Artists Info's Bob Barron'e exhibition runs until March 7th and shows 31 artworks. Wishing you a great show, Bob!
Barron’s art is an attempt to express vague musings about the passage of time made corporeal through certain images, surfaces and textures. He works primarily with mixed media and is interested in the idea of recycling materials that have been discarded as waste and turning them into art.
He uses card that he collects from local outlets. He then cuts, tears, paints and re-assemblesthe various pieces. Sometimes he attempts to remove the fresh paint to reveal parts of the text on the card or he will score and scratch the surface or perhaps sand it down to reveal the corrugations beneath. Barron uses a muted palette and similar motifs recur throughout the work: fragments of Greco-Roman sculpture, astronomical references, handprints, footprints, circles, squares – a small lexicon but all that’s needed to present us with a coherent artistic vision.
He has further used this interest in the use of discarded materials by working with old and broken roof slates. He washes the slates clean from years of soot and grime and scores into the surface with a sharp point before assembling the various pieces.
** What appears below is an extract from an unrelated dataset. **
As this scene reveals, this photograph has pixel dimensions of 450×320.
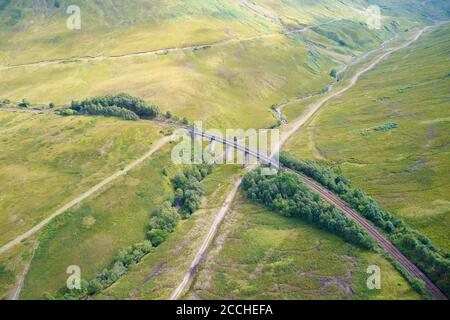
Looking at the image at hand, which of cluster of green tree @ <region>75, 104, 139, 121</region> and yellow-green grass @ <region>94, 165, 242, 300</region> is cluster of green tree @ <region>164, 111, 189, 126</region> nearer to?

Barron explains: ‘I like the idea of working with slate because of the age and nature of the material.
Slate is of sedimentary origin, formed from the deposits of minerals collected on the beds of ancient seas millions of years ago. Movement of the Earth's crust, retreating seas and glaciation meant these ancient sea beds emerged to the Earth’s surface where they were eventually quarried by man to provide shelter from the winds and the rain. The slate I use has served this purpose and is eroded and marked by exposure to the elements as well as by man-made pollutants in the atmosphere. I am interested in the journey from the seabed to the quarry, from the quarry to the rooftop, and from the rooftop to the artwork.’
He added: ‘My work is essentially about communicating a certain aesthetic. There are some lines which Robert Hughes wrote about Richard Diebenkorn’s Ocean Park series of paintings which are pinned up in my studio:
"One hears neither the chant of surging millions, nor even the chorus of a movement, but one measured voice, quietly and tersely explaining why this light, this colour, this intrusion of a 30 degree angle into a glazed and modulated field might be valuable in the life of the mind and of feeling."
I am interested in the life of the mind and of feeling, but, nevertheless, people confronting the work will make of it what they will.’